If you think of your product listing ads in this light, you start treating each individual product as your very own marketing tool. Optimize each photo, title, price, and description with this in mind, and let your products do the initial customer acquisition work for you.
“If you were an advertiser five years ago you could probably see decent success online if you ran a basic campaign / digital strategy. But these days there is an influx of advertisers looking to target the exact same user that you are,” Ben Whitrock, Sr. Retail Search Manager at CPC Strategy said.
“This and ecommerce businesses feeling the pressure from Amazon means a larger amount of advertisers are also now willing to pay 2, 3, or 10x as much for that placement as they would have 5 years ago.”
Because the landscape is and has been changing, it’s vital to get strategic about the way you run your Google Shopping campaigns – or you will be left in the dust of your competitors.
2. Knock Their Socks off with a Great Web Experience
Once those product listing ads have done their job and brought customers to your website, make the experience as seamless as possible. Make sure ads take them directly to a dedicated, optimized product page from the get-go, and fill that page with plenty of information to excite and delight them. Add quality photos, integrate reviews and ratings, create detailed product descriptions and specs, and include an informative FAQ when necessary.
3. Give Them a Simple Checkout Process
Within one click, those users should be able to add that product to their cart and head to checkout – no difficult registration or login processes required. If you can whittle your checkout process down to one page, that’s even better. As many of today’s online shoppers are using their mobile devices, long, drawn-out checkout processes are often a one-way street to cart abandonment. Make sure your visitors complete the purchase they came for by giving them a simple, no-hurdles route right to the finish line.
4. Follow up with an Email
Once the order’s in, send the customer an email confirming their purchase and breaking down all the important details. When will it ship? What will be in the order? You can also take this opportunity to offer a coupon code for a future purchase or to promote other products or sales they may be interested in.
If they’ve given you permission (via an opt-in during the checkout process or another form on your site), then add them to your email marketing lists, too. You want to stay top of mind with customers who already know and love your products, and email is one of the most trusted ways to do so. Be sure to keep them in the loop when you offer promotions or discounts that can save them cash – particularly around the holidays.

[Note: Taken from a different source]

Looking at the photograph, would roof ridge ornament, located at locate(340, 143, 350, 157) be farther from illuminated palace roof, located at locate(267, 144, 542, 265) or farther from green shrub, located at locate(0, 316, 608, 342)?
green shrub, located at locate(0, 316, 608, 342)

5. Remarket After the Fact
Finally, loop back to Google Shopping, and use remarketing ads to reach back out and remind them of other items they might have looked at or added to their cart last time they visited. Sometimes, all it takes is a quick reminder that you’re there, and you’ve got a sale in minutes. (Who knows, maybe they were waiting until payday to make that purchase.)
The Last Step
Finally, as with any online marketing campaign, you’ll want to watch your metrics, edit and repeat the cycle all over again. The formula for customer lifetime value is [ (Average Order Value) x (# of Repeat Sales) x (Average Retention Time) ], so check in often and see how your lifetime value changes as you tweak your Google Shopping campaigns.